Undermining All That Follows
Senator Reed’s “four-point plan” for resolving the Iraq conflict is reasonable — even if short on practical methodology — but he undermines his entire strategy with his statement of principle:
Now the president needs to take the next step and make it clear to the Iraqis that our military presence is not open-ended and we will begin redeploying our forces from Iraq as quickly as possible. …
If President Bush cannot secure these basic commitments from the Iraqis, then the logic of keeping over 144,000 American troops in Iraq is suspect.
This approach is doomed to failure for two reasons:
- It ensures that the insurgents and terrorists understand that they don’t actually have to defeat the combined military force of the United States and the young representative government of Iraq, but merely to make things sufficiently difficult that the United States will abandon the ally that it has created.

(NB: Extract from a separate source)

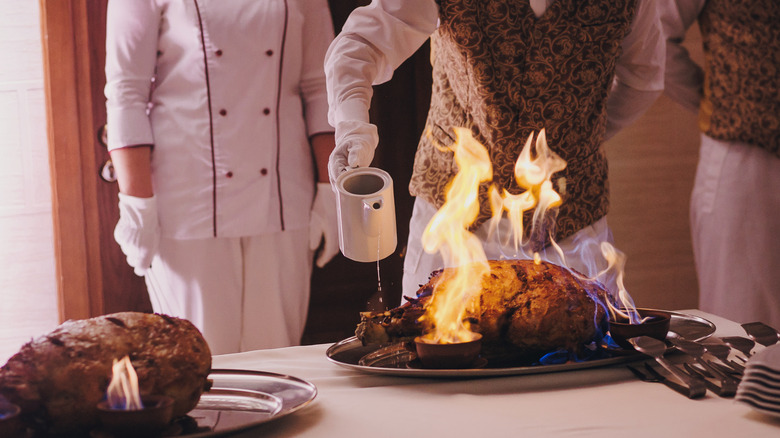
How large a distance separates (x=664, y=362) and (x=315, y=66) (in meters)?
1.91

- It creates an environment in which the safest strategy for would-be power players in the new government is to hedge their bets. If the United States is threatening to retreat, then Iraqi government officials have to be prepared for the possibility that one of the factions — one of the “militias” — may soon be calling the shots.
I wouldn’t presume to offer military strategies, but as a matter of basic approach, it seems to me that the message we want to send to Iraq’s insurgents and government alike is that we are not going anywhere and may very well rewrite the rules to suite our own needs. The result of our losing patience has to be a stronger hand, not a weaker backbone.